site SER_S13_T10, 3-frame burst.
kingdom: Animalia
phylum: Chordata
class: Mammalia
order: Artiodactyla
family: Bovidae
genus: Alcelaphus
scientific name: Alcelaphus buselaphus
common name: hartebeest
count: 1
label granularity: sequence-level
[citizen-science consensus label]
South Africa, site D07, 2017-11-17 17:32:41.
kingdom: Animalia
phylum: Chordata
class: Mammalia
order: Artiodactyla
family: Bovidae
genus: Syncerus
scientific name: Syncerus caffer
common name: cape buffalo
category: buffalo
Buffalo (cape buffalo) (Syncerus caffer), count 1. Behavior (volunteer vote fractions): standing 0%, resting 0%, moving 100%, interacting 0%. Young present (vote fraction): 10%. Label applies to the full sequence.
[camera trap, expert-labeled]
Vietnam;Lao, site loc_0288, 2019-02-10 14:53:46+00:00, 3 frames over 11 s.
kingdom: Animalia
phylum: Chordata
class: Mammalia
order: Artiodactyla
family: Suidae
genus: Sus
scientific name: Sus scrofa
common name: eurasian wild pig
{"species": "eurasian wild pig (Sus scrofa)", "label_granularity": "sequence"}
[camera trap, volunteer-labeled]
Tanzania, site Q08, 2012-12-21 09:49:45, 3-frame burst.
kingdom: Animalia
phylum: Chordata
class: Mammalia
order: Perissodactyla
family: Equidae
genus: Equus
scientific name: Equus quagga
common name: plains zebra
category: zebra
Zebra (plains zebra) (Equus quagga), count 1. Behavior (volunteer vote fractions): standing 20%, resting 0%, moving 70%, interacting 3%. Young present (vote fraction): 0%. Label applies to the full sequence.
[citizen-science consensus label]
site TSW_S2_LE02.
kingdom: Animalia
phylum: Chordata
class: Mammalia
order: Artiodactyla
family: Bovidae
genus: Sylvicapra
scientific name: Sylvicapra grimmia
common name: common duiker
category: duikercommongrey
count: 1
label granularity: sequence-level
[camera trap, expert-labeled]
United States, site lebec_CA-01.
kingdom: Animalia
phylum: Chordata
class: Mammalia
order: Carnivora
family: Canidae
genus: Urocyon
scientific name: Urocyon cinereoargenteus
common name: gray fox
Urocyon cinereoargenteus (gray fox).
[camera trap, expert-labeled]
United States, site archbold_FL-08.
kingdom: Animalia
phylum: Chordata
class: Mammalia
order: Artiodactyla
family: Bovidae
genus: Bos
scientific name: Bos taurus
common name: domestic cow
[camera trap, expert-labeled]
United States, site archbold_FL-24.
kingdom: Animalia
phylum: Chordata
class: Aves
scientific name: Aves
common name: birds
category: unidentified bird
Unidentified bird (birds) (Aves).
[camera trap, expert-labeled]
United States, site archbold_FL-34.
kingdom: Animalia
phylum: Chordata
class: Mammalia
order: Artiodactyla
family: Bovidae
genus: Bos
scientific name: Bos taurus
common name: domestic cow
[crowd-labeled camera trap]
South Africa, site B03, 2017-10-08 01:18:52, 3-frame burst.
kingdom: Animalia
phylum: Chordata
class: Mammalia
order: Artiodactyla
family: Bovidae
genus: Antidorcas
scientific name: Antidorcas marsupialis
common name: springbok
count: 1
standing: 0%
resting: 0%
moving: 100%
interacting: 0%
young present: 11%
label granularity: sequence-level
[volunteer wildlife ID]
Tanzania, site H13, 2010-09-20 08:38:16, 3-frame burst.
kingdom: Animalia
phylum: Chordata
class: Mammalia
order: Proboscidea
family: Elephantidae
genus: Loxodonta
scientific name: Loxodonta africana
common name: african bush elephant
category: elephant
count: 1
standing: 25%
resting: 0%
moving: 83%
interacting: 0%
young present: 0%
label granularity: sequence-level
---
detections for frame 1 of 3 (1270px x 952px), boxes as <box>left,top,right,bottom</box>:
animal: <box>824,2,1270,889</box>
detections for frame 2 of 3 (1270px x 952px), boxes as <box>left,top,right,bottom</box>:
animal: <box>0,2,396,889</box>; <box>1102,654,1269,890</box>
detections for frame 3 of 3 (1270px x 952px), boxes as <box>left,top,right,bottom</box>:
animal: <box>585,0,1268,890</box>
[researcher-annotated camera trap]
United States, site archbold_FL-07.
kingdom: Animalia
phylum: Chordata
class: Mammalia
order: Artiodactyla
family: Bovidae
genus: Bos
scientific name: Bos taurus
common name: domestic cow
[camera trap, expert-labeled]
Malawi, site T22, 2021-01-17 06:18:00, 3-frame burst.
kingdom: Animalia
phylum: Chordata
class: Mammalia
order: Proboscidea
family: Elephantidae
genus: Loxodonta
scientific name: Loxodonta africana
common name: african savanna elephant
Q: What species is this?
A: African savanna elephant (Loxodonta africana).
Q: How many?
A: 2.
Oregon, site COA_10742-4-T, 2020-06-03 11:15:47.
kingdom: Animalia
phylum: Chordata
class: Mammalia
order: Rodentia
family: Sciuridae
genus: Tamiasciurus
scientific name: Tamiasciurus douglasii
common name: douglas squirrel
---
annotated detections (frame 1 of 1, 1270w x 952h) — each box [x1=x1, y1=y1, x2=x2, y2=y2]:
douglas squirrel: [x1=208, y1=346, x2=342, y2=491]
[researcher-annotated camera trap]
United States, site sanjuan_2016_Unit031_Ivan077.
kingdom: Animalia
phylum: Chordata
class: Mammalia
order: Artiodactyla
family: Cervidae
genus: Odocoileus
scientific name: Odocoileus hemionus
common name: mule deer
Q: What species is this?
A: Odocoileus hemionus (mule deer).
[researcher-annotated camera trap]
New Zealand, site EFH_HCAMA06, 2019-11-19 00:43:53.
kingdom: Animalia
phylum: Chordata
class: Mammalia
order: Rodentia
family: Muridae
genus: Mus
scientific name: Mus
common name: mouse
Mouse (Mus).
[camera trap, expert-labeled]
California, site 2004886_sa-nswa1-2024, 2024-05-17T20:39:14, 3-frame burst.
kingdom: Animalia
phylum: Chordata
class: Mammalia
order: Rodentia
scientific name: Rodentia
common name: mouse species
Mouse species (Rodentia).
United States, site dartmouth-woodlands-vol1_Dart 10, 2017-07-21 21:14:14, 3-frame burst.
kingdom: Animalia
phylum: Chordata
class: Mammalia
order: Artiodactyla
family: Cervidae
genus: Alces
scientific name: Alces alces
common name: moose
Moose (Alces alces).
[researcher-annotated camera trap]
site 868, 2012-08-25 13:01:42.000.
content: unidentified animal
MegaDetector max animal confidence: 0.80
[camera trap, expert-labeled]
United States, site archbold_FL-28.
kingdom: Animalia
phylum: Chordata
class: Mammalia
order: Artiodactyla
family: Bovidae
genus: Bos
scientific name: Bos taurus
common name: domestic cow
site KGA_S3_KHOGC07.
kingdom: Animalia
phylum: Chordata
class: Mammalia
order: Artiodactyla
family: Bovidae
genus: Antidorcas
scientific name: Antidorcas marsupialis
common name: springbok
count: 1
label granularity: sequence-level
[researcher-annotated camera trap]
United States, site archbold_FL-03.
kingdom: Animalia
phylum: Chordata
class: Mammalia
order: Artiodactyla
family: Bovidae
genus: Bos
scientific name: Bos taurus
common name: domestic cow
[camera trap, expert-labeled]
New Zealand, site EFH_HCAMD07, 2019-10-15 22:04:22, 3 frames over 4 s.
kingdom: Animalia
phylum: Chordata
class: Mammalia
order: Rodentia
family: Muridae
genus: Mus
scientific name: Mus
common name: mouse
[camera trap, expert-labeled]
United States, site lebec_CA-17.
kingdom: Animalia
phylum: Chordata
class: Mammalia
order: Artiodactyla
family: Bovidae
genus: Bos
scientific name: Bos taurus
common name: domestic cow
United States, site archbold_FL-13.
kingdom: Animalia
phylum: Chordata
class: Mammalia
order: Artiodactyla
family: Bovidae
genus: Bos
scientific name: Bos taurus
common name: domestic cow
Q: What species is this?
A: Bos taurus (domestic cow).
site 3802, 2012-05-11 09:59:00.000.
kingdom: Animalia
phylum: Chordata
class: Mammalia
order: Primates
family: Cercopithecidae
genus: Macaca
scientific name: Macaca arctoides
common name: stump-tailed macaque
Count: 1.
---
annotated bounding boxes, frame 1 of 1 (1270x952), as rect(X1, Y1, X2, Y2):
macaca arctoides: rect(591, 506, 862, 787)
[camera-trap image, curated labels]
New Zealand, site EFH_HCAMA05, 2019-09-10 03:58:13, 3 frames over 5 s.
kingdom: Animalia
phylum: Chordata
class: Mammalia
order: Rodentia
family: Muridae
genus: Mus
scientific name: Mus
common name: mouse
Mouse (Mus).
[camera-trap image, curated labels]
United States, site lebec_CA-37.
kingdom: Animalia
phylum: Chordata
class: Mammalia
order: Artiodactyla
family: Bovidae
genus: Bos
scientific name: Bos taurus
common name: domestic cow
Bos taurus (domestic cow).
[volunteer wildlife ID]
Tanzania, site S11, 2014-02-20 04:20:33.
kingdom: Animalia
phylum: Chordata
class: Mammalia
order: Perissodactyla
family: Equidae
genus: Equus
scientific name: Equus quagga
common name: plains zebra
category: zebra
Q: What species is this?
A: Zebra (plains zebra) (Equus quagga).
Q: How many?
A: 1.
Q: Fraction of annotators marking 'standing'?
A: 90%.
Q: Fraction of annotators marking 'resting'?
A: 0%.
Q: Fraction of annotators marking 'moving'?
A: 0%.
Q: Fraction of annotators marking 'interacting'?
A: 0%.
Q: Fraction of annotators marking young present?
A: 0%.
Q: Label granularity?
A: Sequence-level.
^^^^
■ WHAT THE TASK REQUIRES: Restate, word for word and without additions, every line from the top of the listing above through the line that contains "common name: eurasian wild pig".

■ TASK RESPONSE:
site SER_S13_T10, 3-frame burst.
kingdom: Animalia
phylum: Chordata
class: Mammalia
order: Artiodactyla
family: Bovidae
genus: Alcelaphus
scientific name: Alcelaphus buselaphus
common name: hartebeest
count: 1
label granularity: sequence-level
[citizen-science consensus label]
South Africa, site D07, 2017-11-17 17:32:41.
kingdom: Animalia
phylum: Chordata
class: Mammalia
order: Artiodactyla
family: Bovidae
genus: Syncerus
scientific name: Syncerus caffer
common name: cape buffalo
category: buffalo
Buffalo (cape buffalo) (Syncerus caffer), count 1. Behavior (volunteer vote fractions): standing 0%, resting 0%, moving 100%, interacting 0%. Young present (vote fraction): 10%. Label applies to the full sequence.
[camera trap, expert-labeled]
Vietnam;Lao, site loc_0288, 2019-02-10 14:53:46+00:00, 3 frames over 11 s.
kingdom: Animalia
phylum: Chordata
class: Mammalia
order: Artiodactyla
family: Suidae
genus: Sus
scientific name: Sus scrofa
common name: eurasian wild pig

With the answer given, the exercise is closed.